§ PROVIDED MATERIAL
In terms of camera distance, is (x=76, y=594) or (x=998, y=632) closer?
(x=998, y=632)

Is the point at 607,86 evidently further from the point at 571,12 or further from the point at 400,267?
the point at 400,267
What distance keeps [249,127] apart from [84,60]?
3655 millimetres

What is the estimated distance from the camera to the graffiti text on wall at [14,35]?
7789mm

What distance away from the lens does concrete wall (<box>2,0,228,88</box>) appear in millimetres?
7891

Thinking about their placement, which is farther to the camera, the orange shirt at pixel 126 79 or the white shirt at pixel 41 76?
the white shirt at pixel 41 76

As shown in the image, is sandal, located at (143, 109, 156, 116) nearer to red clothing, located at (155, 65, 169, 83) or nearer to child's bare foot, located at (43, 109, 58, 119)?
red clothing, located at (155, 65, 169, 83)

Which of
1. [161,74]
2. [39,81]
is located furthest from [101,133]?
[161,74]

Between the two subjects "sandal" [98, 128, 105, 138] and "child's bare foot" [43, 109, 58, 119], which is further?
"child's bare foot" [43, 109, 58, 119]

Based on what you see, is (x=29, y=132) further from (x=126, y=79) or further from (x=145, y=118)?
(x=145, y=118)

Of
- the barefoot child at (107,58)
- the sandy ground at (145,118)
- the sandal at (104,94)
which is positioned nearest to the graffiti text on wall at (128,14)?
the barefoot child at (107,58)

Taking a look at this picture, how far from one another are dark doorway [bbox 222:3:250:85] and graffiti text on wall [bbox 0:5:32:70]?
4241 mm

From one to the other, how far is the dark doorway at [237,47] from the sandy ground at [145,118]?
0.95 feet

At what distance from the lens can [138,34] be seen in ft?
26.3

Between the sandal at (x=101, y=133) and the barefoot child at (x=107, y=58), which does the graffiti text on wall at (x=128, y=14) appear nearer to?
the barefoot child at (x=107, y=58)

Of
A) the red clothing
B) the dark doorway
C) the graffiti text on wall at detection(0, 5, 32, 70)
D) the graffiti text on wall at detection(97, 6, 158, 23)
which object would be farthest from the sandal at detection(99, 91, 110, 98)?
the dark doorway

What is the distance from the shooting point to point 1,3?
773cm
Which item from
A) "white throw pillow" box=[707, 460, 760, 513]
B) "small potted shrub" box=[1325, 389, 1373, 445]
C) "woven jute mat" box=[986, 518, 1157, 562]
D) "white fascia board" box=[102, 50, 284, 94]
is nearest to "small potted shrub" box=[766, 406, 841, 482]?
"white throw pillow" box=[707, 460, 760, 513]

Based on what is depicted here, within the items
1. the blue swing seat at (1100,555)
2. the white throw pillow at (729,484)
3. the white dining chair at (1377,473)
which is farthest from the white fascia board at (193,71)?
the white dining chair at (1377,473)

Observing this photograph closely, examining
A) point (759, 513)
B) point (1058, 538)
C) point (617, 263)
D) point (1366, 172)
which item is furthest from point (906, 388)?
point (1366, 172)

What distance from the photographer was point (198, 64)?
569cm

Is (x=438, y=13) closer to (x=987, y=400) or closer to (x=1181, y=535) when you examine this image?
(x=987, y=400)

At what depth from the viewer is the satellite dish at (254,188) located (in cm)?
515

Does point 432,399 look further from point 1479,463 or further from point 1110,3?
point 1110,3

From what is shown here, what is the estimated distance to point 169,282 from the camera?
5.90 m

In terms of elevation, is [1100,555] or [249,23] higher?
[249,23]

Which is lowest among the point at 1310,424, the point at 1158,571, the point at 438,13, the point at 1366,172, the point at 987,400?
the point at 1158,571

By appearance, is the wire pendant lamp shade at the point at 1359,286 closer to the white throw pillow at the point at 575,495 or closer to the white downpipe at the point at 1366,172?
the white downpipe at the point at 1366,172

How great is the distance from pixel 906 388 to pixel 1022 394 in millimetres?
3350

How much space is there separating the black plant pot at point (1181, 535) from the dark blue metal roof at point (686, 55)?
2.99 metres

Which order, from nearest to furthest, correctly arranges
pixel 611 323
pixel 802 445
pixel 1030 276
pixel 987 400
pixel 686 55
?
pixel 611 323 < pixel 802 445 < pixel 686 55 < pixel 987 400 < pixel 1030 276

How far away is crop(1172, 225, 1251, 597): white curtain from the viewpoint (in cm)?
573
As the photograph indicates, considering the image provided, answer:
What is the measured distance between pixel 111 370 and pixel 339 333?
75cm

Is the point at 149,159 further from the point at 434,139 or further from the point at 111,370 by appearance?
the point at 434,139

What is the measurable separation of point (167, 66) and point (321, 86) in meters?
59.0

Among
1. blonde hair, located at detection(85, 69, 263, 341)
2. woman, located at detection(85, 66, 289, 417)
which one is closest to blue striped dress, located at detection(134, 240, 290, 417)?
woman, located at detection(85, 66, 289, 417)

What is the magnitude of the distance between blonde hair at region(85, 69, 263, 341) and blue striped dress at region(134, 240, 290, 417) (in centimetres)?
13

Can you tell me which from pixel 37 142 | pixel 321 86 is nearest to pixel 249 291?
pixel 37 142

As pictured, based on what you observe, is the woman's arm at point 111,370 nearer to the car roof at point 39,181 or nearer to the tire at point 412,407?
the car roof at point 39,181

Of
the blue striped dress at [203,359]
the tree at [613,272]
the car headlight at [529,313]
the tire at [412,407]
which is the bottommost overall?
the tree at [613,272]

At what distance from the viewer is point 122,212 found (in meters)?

§ INSTRUCTIONS FOR THE TASK
Give the complete listing a second time, exactly as it reads.

§ COMPLETE RESPONSE
In terms of camera distance, is (x=76, y=594) or (x=998, y=632) closer?
(x=998, y=632)

Is the point at 607,86 evidently further from the point at 571,12 or further from the point at 400,267?
the point at 400,267
What distance keeps [249,127] apart from [84,60]?
3655 millimetres

What is the estimated distance from the camera to the graffiti text on wall at [14,35]?
7789mm

What distance away from the lens does concrete wall (<box>2,0,228,88</box>) appear in millimetres?
7891

Thinking about their placement, which is farther to the camera, the orange shirt at pixel 126 79 or the white shirt at pixel 41 76?
the white shirt at pixel 41 76

As shown in the image, is sandal, located at (143, 109, 156, 116) nearer to red clothing, located at (155, 65, 169, 83) or nearer to child's bare foot, located at (43, 109, 58, 119)?
red clothing, located at (155, 65, 169, 83)

Which of
1. [161,74]
2. [39,81]
is located furthest from [101,133]?
[161,74]

Between the two subjects "sandal" [98, 128, 105, 138] and "child's bare foot" [43, 109, 58, 119], which is further?
"child's bare foot" [43, 109, 58, 119]

Based on what you see, is (x=29, y=132) further from (x=126, y=79) or further from (x=145, y=118)?
(x=145, y=118)

Of
- the barefoot child at (107,58)
- the sandy ground at (145,118)
- the sandal at (104,94)
which is positioned nearest to the graffiti text on wall at (128,14)?
the barefoot child at (107,58)

Taking a look at this picture, how far from one another are dark doorway [bbox 222:3:250:85] and graffiti text on wall [bbox 0:5:32:70]?
4241 mm

From one to the other, how far is the dark doorway at [237,47] from the sandy ground at [145,118]?
0.95 feet

At what distance from the lens can [138,34] be seen in ft?
26.3

Between the sandal at (x=101, y=133) and the barefoot child at (x=107, y=58), which does the graffiti text on wall at (x=128, y=14) appear nearer to?
the barefoot child at (x=107, y=58)

Of
A) the red clothing
B) the dark doorway
C) the graffiti text on wall at detection(0, 5, 32, 70)
D) the graffiti text on wall at detection(97, 6, 158, 23)
which object would be farthest from the sandal at detection(99, 91, 110, 98)?
the dark doorway

What is the distance from the shooting point to point 1,3?
773cm
Which item from
A) "white throw pillow" box=[707, 460, 760, 513]
B) "small potted shrub" box=[1325, 389, 1373, 445]
C) "woven jute mat" box=[986, 518, 1157, 562]
D) "white fascia board" box=[102, 50, 284, 94]
is nearest to "small potted shrub" box=[766, 406, 841, 482]?
"white throw pillow" box=[707, 460, 760, 513]

Based on what is depicted here, within the items
1. the blue swing seat at (1100,555)
2. the white throw pillow at (729,484)
3. the white dining chair at (1377,473)
which is farthest from the white fascia board at (193,71)?
the white dining chair at (1377,473)

Observing this photograph closely, examining
A) point (759, 513)
B) point (1058, 538)
C) point (617, 263)
D) point (1366, 172)
which item is furthest from point (906, 388)?
point (1366, 172)

What distance from the photographer was point (198, 64)?
569cm

Is (x=438, y=13) closer to (x=987, y=400) or closer to (x=1181, y=535) when you examine this image?
(x=987, y=400)

At what depth from the viewer is the satellite dish at (254,188) located (in cm)?
515

Does point 432,399 look further from point 1479,463 or further from point 1110,3?
point 1110,3

From what is shown here, what is the estimated distance to point 169,282 from the camera?
5.90 m

In terms of elevation, is [1100,555] or [249,23] higher?
[249,23]

Which is lowest among the point at 1310,424, the point at 1158,571, the point at 438,13, the point at 1366,172, the point at 987,400?
the point at 1158,571

By appearance, is the wire pendant lamp shade at the point at 1359,286 closer to the white throw pillow at the point at 575,495 or closer to the white downpipe at the point at 1366,172?
the white downpipe at the point at 1366,172

How great is the distance from pixel 906 388 to pixel 1022 394 in millimetres?
3350

How much space is there separating the black plant pot at point (1181, 535) from the dark blue metal roof at point (686, 55)?
2.99 metres

Which order, from nearest to furthest, correctly arranges
pixel 611 323
pixel 802 445
pixel 1030 276
pixel 987 400
pixel 686 55
?
pixel 611 323 < pixel 802 445 < pixel 686 55 < pixel 987 400 < pixel 1030 276

How far away is crop(1172, 225, 1251, 597): white curtain from the viewpoint (in cm)?
573
As the photograph indicates, considering the image provided, answer:
What is the measured distance between pixel 111 370 and pixel 339 333?
75cm

Is the point at 149,159 further from the point at 434,139 or further from the point at 111,370 by appearance?
the point at 434,139

What is the measurable separation of point (167, 66) and point (321, 86) in meters?
59.0

Among
1. blonde hair, located at detection(85, 69, 263, 341)
2. woman, located at detection(85, 66, 289, 417)
which one is closest to blue striped dress, located at detection(134, 240, 290, 417)?
woman, located at detection(85, 66, 289, 417)

What is the magnitude of the distance between blonde hair at region(85, 69, 263, 341) and blue striped dress at region(134, 240, 290, 417) (in centimetres)?
13

Can you tell me which from pixel 37 142 | pixel 321 86 is nearest to pixel 249 291?
pixel 37 142

As pictured, based on what you observe, is the woman's arm at point 111,370 nearer to the car roof at point 39,181 or nearer to the tire at point 412,407?
the car roof at point 39,181

Of
the blue striped dress at [203,359]
the tree at [613,272]
the car headlight at [529,313]
the tire at [412,407]
which is the bottommost overall?
the tree at [613,272]

At what distance from the viewer is point 122,212 found (in meters)?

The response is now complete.